Even though the area that was known as Batavia stretches from Tangerang to Bogor, physical development is still limited to the area near the city center around the Sunda Kelapa harbor area. Limitations of this development is partly due to the condition of Batavia being a walled city with fortifications because of many attacks from local Sultanates to seize Batavia, as well as because of the centralized system of the government. Only in 1810 that the city wall of Batavia was demolished, during the reign of Daendels. Meanwhile, rural areas and suburbs of Batavia are still largely 'untouched' with several native villages.
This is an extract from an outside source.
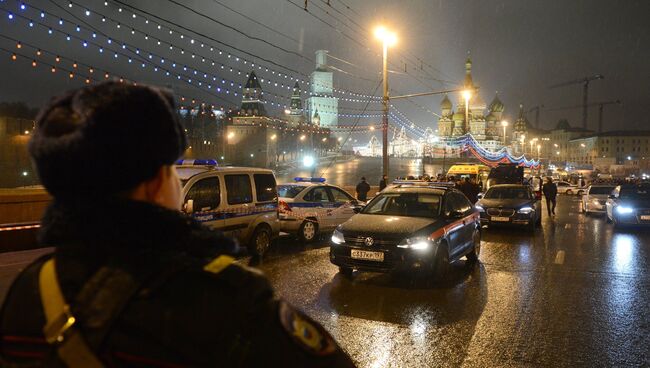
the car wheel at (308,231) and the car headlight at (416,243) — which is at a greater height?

These rural areas were later shared to several landlords, one of which is the area that is now known as Kemayoran.

The area that was known as Kemayoran was formerly land owned by the Dutch East India Company commander, Isaac de l'Ostal de Saint-Martin (ca. 1629–96). At the end of the 17th century, Isaac owned a large area in Java, which includes the area that is now Kemayoran, part of Ancol, Krukut at Tegalangus, and Cinere. Isaac held the title major, which is where the name Kemayoran comes from. The name is Mayoran first appeared in Java Government Gazette on February 24, 1816, described as "a land close to Weltevreden". Later, the area was known as Kemayoran until now.

Until the early 20th century, Kemayoran was still dominated by swamps and paddies with small settlements. Administratively, Kemayoran was a Weekmeester governed by a Bek ("Defender"). After the independence of Indonesia, Kemayoran became part of the Sawah Besar district in Penjaringan, Jakarta Raya. From 1963 to 1968, Kemayoran was part of the district of Senen in Jakarta Raya. Ever since 1968, Kemayoran became a district of Central Jakarta.
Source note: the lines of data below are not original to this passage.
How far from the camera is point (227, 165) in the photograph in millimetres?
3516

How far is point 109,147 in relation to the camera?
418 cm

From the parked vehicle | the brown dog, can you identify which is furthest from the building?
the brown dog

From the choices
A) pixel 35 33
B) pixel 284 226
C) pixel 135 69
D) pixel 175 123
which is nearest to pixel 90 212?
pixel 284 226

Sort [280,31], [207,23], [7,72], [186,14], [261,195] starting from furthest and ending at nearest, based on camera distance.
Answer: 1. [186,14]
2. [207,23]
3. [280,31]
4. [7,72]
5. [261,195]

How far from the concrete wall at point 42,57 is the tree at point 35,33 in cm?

At first, the inhabitants of Kemayoran were natives from a mixture of several ethnic groups from the local kingdom of Pajajaran, Demak, Mataram, and several foreign nations who arrived as immigrants. After the Dutch occupied, there were immigrants from China, India, Sumatra, and East Indonesia that were used as workers for the expansion and development of Batavia or to participate in military service against Sultan Hasanuddin and Sultan Agung of Mataram.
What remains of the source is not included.